In an effort to promote nutrition, unite communities through a sense of pride and stewardship, encourage local agriculture in general and within the urban environment, and to provide a resource for hands-on education, FRESH starts, supports, and maintains gardens throughout the city of New London in conjunction with other groups. Sixty raised beds are available for those interested in helping to transform dilapidated areas into vibrant, green spaces, while 45 beds are reserved for FRESH who uses them for educational purposes and food production. The gardens have also become gathering places not only for the gardeners themselves, but also for the community at large. A pavilion and wood fired pizza oven at FRESH’s Community Garden Center on the corners of Williams and Mercer Streets, inspires a natural dialog for potluck meals, workshops, and other educational opportunities.

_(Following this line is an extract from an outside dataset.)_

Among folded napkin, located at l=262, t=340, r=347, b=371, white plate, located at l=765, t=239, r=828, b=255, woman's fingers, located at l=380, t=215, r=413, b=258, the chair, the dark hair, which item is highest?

“Experiential education is how we work. Hearing about gardening, but actually working in the garden with your children, is quite a different thing,” Lerner says. “When kids come to the FRESH Food Program, they usually come in with some interest but not a lot of knowledge about it. We want to build the relevancy of this and have young people understand how this connects to them personally, at a local level, and globally, in terms of the planet and their own lives.”

Although FRESH New London is a local organization, they are working towards a global movement that encompasses health, food justice and security, and ecological balance. “It involves a resurgence of small local agriculture and recognizes that environmental degradation often impacts people who have already been marginalized economically and politically. It strives to reconnect people to the natural world and to each other in order to build a food system that is built on stewardship: stewardship of ourselves, stewardship of our communities, and stewardship of the natural world,” concludes Lerner.